**Problem statement**
Find every line in the records below that holds the word "adults" and copy it.
────
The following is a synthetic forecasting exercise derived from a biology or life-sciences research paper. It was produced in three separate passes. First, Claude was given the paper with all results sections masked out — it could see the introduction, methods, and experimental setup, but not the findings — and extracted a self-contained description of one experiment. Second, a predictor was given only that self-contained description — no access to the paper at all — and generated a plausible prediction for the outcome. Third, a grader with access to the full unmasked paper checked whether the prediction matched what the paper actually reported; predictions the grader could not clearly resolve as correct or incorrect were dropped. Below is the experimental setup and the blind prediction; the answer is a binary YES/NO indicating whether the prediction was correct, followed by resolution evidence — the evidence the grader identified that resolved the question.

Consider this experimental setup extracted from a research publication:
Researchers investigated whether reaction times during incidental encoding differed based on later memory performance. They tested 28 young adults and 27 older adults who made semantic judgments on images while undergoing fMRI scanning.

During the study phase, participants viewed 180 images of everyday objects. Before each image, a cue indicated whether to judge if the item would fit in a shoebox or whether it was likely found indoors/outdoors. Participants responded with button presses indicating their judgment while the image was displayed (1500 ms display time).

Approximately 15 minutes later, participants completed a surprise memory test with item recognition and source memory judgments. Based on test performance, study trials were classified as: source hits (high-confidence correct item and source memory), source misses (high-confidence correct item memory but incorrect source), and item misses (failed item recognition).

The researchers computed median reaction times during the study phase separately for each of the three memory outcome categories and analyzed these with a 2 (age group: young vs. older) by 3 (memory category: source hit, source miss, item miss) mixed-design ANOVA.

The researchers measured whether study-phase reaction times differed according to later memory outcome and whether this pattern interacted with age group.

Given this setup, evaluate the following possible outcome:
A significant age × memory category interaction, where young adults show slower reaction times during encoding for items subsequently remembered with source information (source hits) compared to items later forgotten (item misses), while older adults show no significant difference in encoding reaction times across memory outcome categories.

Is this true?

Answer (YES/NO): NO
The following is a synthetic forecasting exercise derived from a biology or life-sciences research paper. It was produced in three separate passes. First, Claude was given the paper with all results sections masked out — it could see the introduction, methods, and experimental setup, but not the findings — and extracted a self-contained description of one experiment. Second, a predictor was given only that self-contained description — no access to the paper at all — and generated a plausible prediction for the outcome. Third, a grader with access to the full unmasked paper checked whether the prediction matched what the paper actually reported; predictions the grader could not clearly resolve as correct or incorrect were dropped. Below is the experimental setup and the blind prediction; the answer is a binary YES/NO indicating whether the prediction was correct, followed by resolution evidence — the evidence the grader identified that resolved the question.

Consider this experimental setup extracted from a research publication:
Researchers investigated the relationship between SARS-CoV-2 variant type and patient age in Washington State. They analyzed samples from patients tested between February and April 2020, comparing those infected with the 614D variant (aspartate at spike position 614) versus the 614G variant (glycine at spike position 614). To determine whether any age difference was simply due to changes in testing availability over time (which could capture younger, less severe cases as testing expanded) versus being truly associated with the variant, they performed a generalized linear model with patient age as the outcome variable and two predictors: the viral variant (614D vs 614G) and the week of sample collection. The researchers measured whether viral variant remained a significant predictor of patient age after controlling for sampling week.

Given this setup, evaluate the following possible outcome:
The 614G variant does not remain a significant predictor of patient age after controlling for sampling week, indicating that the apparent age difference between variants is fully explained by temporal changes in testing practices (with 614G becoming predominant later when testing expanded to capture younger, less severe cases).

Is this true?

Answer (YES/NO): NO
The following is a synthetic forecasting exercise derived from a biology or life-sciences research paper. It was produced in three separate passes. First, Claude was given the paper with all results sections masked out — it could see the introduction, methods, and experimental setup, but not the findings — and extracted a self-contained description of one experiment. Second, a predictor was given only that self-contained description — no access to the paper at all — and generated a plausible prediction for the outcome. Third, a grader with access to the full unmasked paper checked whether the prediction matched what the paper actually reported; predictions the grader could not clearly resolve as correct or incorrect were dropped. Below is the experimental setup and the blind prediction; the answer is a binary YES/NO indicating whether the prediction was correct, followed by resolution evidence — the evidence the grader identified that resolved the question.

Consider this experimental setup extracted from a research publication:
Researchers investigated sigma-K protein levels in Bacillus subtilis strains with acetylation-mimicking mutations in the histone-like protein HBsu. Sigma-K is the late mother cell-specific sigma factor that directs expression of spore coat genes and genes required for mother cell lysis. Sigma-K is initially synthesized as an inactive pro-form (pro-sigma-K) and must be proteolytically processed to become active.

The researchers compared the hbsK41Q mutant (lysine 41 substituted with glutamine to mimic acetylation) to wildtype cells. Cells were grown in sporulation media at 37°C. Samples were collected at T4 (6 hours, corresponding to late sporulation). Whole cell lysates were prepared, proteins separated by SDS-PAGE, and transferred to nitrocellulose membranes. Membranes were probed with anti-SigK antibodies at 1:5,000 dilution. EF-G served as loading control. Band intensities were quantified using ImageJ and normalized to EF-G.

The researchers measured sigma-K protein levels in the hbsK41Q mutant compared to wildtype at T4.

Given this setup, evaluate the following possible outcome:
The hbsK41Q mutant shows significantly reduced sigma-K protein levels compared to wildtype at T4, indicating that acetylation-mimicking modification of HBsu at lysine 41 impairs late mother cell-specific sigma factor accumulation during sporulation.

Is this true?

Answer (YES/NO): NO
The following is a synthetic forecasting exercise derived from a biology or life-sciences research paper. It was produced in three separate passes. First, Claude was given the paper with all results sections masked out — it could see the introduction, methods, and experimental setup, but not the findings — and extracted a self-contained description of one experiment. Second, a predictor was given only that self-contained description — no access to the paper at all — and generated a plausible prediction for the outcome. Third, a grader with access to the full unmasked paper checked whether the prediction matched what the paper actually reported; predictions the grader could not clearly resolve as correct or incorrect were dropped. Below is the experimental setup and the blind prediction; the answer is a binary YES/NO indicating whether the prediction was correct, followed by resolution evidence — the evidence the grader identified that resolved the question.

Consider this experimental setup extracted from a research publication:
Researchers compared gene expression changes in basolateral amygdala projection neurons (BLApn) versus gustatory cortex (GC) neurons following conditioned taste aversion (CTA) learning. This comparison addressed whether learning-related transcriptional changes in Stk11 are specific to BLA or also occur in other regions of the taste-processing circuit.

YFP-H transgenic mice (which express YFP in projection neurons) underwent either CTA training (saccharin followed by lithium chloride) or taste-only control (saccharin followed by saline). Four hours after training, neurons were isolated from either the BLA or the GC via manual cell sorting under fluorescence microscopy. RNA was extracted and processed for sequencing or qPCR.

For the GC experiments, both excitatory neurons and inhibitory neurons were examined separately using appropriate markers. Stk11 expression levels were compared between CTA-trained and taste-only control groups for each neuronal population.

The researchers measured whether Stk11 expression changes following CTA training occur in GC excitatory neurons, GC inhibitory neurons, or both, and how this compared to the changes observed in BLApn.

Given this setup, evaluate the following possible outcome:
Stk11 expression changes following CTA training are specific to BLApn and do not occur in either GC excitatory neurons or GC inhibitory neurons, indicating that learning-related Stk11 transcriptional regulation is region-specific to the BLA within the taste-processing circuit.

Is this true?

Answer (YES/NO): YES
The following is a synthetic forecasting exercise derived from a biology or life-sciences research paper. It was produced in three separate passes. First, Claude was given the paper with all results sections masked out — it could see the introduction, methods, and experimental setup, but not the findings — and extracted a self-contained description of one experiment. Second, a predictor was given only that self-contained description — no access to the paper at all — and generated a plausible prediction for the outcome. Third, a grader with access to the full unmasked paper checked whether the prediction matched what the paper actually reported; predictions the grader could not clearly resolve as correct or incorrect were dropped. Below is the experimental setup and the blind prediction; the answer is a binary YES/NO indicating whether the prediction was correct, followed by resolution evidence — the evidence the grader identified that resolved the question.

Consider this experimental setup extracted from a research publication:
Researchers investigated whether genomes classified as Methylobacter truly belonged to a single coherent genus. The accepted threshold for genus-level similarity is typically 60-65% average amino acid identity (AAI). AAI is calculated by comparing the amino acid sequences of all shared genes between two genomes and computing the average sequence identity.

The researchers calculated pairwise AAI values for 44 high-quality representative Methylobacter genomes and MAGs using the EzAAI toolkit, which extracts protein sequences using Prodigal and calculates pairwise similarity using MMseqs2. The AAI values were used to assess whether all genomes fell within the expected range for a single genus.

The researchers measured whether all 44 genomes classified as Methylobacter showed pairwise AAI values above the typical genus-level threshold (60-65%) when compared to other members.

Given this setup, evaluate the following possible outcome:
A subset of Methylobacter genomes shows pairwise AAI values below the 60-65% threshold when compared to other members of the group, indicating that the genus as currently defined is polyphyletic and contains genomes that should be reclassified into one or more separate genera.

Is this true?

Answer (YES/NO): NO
────
**Result for this exercise**
Researchers investigated whether reaction times during incidental encoding differed based on later memory performance. They tested 28 young adults and 27 older adults who made semantic judgments on images while undergoing fMRI scanning.
A significant age × memory category interaction, where young adults show slower reaction times during encoding for items subsequently remembered with source information (source hits) compared to items later forgotten (item misses), while older adults show no significant difference in encoding reaction times across memory outcome categories.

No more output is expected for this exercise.